D'autre part, nous avons les forces passives, qui sont modificatrices du mouvement. Ce sont la force de Coriolis, la force de frottement due aux vents, ...

Tous ces paramètres permettent d'établir les équations primitives de circulation océanique, qui sont composées des équations de Navier-Stokes, de continuité, de conservation de la température et de la salinité ainsi que l'équation d'état de l'eau de mer.

Équations de conservation de la quantité de mouvement 

\[\frac{\delta u }{\delta t } + \mathbf {U} \nabla u = - \frac{1}{\rho_0} \frac{\delta P}{\delta x}+ f v   +A_x \frac{\delta^2 u}{\delta^2 x } + A_y \frac{\delta^2 u}{\delta^2 y } + A_z \frac{\delta^2 u}{\delta^2 z } \]

\[\frac{\delta v }{\delta t } + \mathbf {U} \nabla v= - \frac{1}{\rho_0} \frac{\delta P}{\delta y} - f u   +A_x \frac{\delta^2 v}{\delta^2 x } + A_y \frac{\delta^2 v}{\delta^2 y }+ A_z \frac{\delta^2 v}{\delta^2 z } \]

Dans ces équations, on voit l'influence de la pression, de la force de Coriolis et de la turbulence.
Pour la pression, on peut remarquer que le fluide se déplace de pressions hautes vers les basses pression (gradient négatif).

La force de Coriolis est la force due à la rotation de la Terre.
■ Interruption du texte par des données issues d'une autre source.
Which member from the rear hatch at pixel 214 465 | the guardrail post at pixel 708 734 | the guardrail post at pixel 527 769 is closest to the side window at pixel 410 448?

En effet, en tournant, cette dernière entraîne une déviation de la trajectoire initiale. Dans l'hémisphère Nord, cette variation se fait dans le sens anti-trigonométrique.

Équation de continuité 

\[ \nabla \mathbf{U} = \frac{\delta u }{\delta x }+\frac{\delta v }{\delta y }+\frac{\delta w }{\delta z } = 0 \]

Équation hydrostatique 

\[dP = - \rho g dz \]

Équation de conservation de la salinité 

\[ \frac {\delta S}{ \delta t } + \mathbf{U}  \nabla S = K_{S,h} \nabla_h^2 S + K_{S,z} \frac{ \delta^2 S}{\delta z^2} \]

Équation de conservation de la température 

\[\frac{\delta T }{\delta t } + \mathbf{U} \nabla T = K_{T,h} \nabla_h^2 T + K_{T,z} \frac{ \delta^2 T}{\delta z^2} \]

Équation internationale d'état de l'eau de mer (IES80) 

\[ \rho = \rho (T,S,P) \]

Cette équation a été établie en 1980. Elle comporte 11 polynômes auxquels sont associés 41 coefficients numériques.

 

Les variables utilisées 

- $\mathbf {U} $: vitesse non turbulente du fluide de composantes u, v, w suivant les axes x, y , z. (m.s-1)

- $\mathbf {U'} $ : vitesse turbulente de composantes u', v', w' (m.s-1)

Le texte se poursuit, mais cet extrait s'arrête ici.